Solid rainfall has brought the river back to life but the morning breeze retains a bite until afternoon warming sun. Rain has sharpened visibility, so a thin scimitar of black shows clear against greening woods and white cumulus, first Swift of the year slicing across the breeze. Below, intermittent harsh scratch and rattle of Whitethroat song drifts across stonewalled fields from thorny railway banks.
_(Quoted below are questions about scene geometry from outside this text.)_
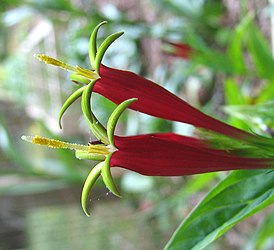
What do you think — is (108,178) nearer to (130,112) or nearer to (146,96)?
(146,96)

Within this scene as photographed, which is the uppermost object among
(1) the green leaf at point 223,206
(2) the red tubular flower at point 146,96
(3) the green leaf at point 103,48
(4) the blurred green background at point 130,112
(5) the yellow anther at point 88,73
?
(3) the green leaf at point 103,48

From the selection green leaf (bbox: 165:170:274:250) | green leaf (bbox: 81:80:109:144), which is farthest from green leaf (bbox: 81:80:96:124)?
green leaf (bbox: 165:170:274:250)

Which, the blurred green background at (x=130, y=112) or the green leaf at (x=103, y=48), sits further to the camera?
the blurred green background at (x=130, y=112)

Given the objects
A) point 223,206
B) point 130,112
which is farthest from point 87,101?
point 130,112

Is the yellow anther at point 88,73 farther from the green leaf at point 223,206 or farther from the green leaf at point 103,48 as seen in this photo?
the green leaf at point 223,206

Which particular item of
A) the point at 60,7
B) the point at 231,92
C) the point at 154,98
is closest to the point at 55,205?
the point at 60,7

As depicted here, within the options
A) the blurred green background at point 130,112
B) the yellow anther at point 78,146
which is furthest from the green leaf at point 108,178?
the blurred green background at point 130,112

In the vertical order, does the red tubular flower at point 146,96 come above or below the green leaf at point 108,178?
above
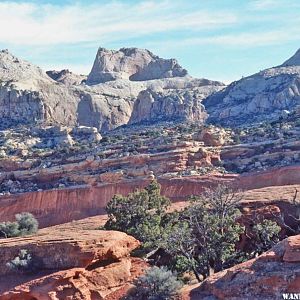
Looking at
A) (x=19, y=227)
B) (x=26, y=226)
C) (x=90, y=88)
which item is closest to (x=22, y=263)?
(x=26, y=226)

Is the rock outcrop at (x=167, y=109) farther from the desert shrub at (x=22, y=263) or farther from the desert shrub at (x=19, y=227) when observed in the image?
the desert shrub at (x=22, y=263)

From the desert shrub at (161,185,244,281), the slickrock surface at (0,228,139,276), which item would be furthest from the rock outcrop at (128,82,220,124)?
the slickrock surface at (0,228,139,276)

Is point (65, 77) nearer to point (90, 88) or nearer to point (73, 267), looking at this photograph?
point (90, 88)

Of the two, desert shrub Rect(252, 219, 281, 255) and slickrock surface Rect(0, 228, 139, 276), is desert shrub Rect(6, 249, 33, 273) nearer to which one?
slickrock surface Rect(0, 228, 139, 276)

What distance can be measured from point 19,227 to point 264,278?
1850 cm

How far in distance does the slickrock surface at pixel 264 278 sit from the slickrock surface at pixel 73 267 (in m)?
4.32

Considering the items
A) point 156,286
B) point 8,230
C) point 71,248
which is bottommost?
point 8,230

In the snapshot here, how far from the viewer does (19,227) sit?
1277 inches

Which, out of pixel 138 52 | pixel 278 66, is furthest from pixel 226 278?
pixel 138 52

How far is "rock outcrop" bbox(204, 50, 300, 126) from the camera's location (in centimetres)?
7761

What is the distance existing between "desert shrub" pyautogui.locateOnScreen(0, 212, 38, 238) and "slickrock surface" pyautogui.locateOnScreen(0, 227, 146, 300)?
21.8ft

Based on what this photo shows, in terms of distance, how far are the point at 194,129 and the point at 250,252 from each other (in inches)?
1486

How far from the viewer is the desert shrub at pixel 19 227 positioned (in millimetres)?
30250

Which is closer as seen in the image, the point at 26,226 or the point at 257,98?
the point at 26,226
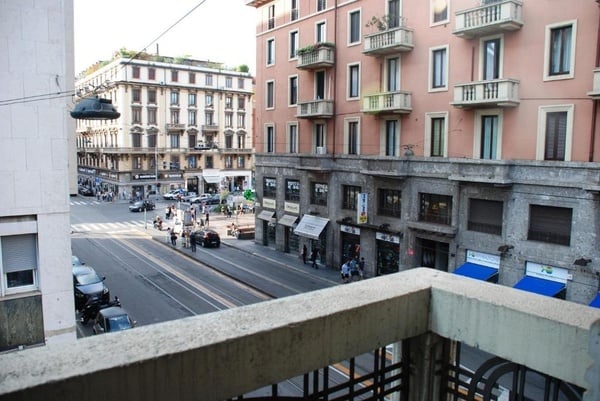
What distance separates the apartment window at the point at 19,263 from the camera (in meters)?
11.7

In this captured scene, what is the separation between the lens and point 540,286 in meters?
19.5

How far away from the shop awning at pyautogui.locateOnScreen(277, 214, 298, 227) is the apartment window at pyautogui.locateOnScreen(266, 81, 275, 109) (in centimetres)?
834

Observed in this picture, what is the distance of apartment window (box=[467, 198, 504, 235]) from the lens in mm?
21516

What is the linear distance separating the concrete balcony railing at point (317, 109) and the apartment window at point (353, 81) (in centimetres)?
151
Out on the breakwater, large parties of sandy-backed Ringed Plover stand amongst boulders, hidden despite bold black and white neckbands; russet, scaly-backed Dunlin mixed in, black bellies of summer just beginning to show. Whimbrel are large, brown wading birds, also hard to spot on the boulder shore, this time accompanied by silver-bellied, straight-billed birds with scaly backs and muted flight pattern of Bar-Tailed Godwit.

Beyond the sandy beach is a long stretch of car-sized rocks, boulders, pebbles and sand. Curved-billed Whimbrel stand profiled against a steely sea, with Godwit mixed in. Lifting binoculars to check, the flock streams out, low over the sea. Scanning to count, a streamlined, powerful bird rockets low across the field of view, at least twice the speed. It overtakes the entire flock, locked directly onto the lead bird which, sensing immanent danger, ditches in the sea. Wings lifted high, it manages to regain the air, but the Peregrine uses its momentum to climb and dive for a second attempt. Another splash takes the Godwit back into the water, wings raised again as the sharp-winged predator passes low overhead.

This time, momentum spent, the Peregrine oars its way in a powered climb over the ditched Godwit before giving up, gaining more height to head shoreward.

Early next the morning, a sibilant trill from the topmost canopy of fresh leaved beech woodland gives first Wood Warbler of the year, heard but not seen.